What to do ->
1. According to the comments on LLMs, how long before they were written was Claude 3.5 Sonnet released?
2. Write out the passage of the comments on LLMs from "LLMs are like" to "guiding their ball.", word for word.

---------- Document segment

LLMs are like bumpers on bowling lanes. Pro bowlers don't get much utility from them. Total noobs are getting more and more strikes as these "smart" bumpers get better and better at guiding their ball.
And at the same time, absurdly slow? ChatGPT is almost 3 years old and pretty much AI has still no positive economic impact.
Nobody seems to consider that LLMs are democratizing programming, and allowing regular people to build programs that make their work more efficient. I can tell you that at my old school manufacturing company, where we have no programmers and no tech workers, LLMs have been a boon for creating automation to bridge gaps and even to forgo paid software solutions.
This is where the change LLMs will bring will come from. Not from helping an expert dev write boilerplate 30% faster.
Now look at the past year specifically, and only at the models themselves, and you'll quickly realize that there's been very little real progress recently. Claude 3.5 Sonnet was released 11 months ago and the current SOTA models are only marginally better in terms of pure performance in real world tasks.
The tooling around them has clearly improved a lot, and neat tricks such as reasoning have been introduced to help models tackle more complex problems, but the underlying transformer architecture is already being pushed to its limits and it shows.
Unless some new revolutionary architecture shows up out of nowhere and sets a new standard, I firmly believe that we'll be stuck at the current junior level for a while, regardless of how much Altman & co. insist that AGI is just two more weeks away.

--------------------
---------- Data section

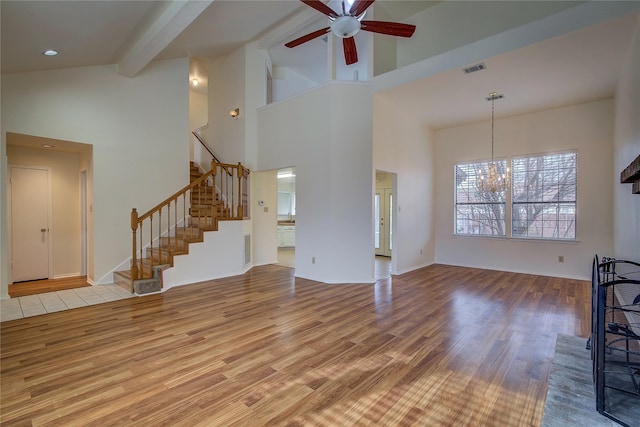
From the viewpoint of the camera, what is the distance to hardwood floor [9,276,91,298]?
4.78 m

--------------------

Outputs by task ->
1. 11 months before.

2.
LLMs are like bumpers on bowling lanes. Pro bowlers don't get much utility from them. Total noobs are getting more and more strikes as these "smart" bumpers get better and better at guiding their ball.